Of the pictures I posted of my studio, I find that I love this one the most. So I come back to it. While I am reorganizing the house, I sometimes feel overwhelmed. There’s much work to do — in all the rooms, and I have so many chores indoors and outdoors. It’s spring. Plants outdoors are growing like mad. Of course I’d like to be focused exclusively on drawing and painting.
I am often wishing my work were done, but wishing doesn’t walk the dog. However wishing is not without effect. I have gone through various phases of wishing, and I have imagined the rooms being completed each a certain way. The sensation of entering each imagined room has a poignancy that real action lacks. I walk into dream rooms. The visual thoughts associated with the dream rooms give me ideas for actual things. But an imaginary completed room takes different forms inside different moments of wishfulness. It’s never just one way. The actual room will at last have furniture arranged in one pattern and not another. The dream rooms are more flexible.
I want to see the finished product, but the episodes of imagining the task one way verses another are fairly interesting. I pause to consider them.
The whole house has become the motif and I arrange it like a still life table.
I change my mind periodically. I am wondering what do I want?
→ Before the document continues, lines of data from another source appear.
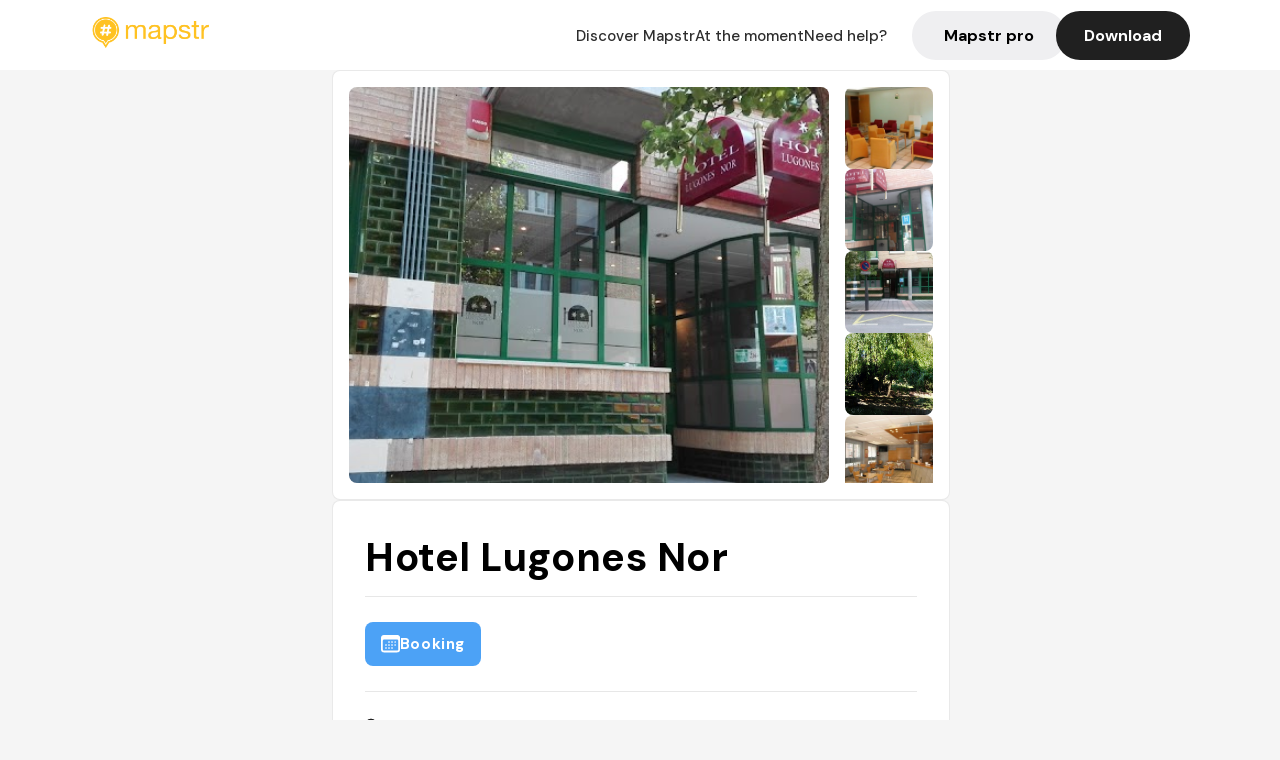

--- FILE ---
content_type: text/javascript; charset=utf-8
request_url: https://app.link/_r?sdk=web2.86.5&branch_key=key_live_dbc5wsKNveuCgwCRZPWBmikgzvc1ghEx&callback=branch_callback__0
body_size: 67
content:
/**/ typeof branch_callback__0 === 'function' && branch_callback__0("1541547073834684753");

--- FILE ---
content_type: text/javascript; charset=utf-8
request_url: https://app.link/_r?sdk=web2.86.5&_t=1541547073834684753&branch_key=key_live_dbc5wsKNveuCgwCRZPWBmikgzvc1ghEx&callback=branch_callback__1
body_size: 67
content:
/**/ typeof branch_callback__1 === 'function' && branch_callback__1("1541547073834684753");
And when will it be complete?
The picture above has something in it that I love. I strive to tease out that something. Just looking at the picture brings a glad feeling I cannot quite describe. Something about the light, the colors. I see freedom of motion in it. A room is not just a room, it’s a puzzle. It’s a message in code. It’s telling me something about directions I might take. I’m deciphering it.
Indeed, I may get the project finished faster than I think but decoding and reading the message may take much longer. Deciphering is a very complex task.